◆ **About this task**:
Nothing in the listing should be dropped or altered when it is copied.

━━━━━━

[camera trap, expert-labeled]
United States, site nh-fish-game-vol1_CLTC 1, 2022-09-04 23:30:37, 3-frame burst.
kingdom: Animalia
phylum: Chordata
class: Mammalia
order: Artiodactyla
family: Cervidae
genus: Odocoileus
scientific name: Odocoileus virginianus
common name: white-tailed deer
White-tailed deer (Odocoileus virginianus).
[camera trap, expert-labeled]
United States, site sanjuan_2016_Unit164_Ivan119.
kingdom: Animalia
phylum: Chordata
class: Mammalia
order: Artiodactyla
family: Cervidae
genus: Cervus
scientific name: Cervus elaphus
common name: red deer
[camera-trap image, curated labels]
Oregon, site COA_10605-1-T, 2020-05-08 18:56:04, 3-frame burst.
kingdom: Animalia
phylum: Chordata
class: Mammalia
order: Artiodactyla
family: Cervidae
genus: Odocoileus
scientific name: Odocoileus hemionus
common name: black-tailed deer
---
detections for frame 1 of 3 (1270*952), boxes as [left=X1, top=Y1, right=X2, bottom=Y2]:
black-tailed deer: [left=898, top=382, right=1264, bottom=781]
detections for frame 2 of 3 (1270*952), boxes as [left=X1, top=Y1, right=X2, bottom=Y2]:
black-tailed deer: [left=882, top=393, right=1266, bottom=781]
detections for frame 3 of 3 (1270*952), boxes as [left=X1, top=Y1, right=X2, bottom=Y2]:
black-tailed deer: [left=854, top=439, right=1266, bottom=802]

━━━━━━

◆ **Completed task**:
[camera trap, expert-labeled]
United States, site nh-fish-game-vol1_CLTC 1, 2022-09-04 23:30:37, 3-frame burst.
kingdom: Animalia
phylum: Chordata
class: Mammalia
order: Artiodactyla
family: Cervidae
genus: Odocoileus
scientific name: Odocoileus virginianus
common name: white-tailed deer
White-tailed deer (Odocoileus virginianus).
[camera trap, expert-labeled]
United States, site sanjuan_2016_Unit164_Ivan119.
kingdom: Animalia
phylum: Chordata
class: Mammalia
order: Artiodactyla
family: Cervidae
genus: Cervus
scientific name: Cervus elaphus
common name: red deer
[camera-trap image, curated labels]
Oregon, site COA_10605-1-T, 2020-05-08 18:56:04, 3-frame burst.
kingdom: Animalia
phylum: Chordata
class: Mammalia
order: Artiodactyla
family: Cervidae
genus: Odocoileus
scientific name: Odocoileus hemionus
common name: black-tailed deer
---
detections for frame 1 of 3 (1270*952), boxes as [left=X1, top=Y1, right=X2, bottom=Y2]:
black-tailed deer: [left=898, top=382, right=1264, bottom=781]
detections for frame 2 of 3 (1270*952), boxes as [left=X1, top=Y1, right=X2, bottom=Y2]:
black-tailed deer: [left=882, top=393, right=1266, bottom=781]
detections for frame 3 of 3 (1270*952), boxes as [left=X1, top=Y1, right=X2, bottom=Y2]:
black-tailed deer: [left=854, top=439, right=1266, bottom=802]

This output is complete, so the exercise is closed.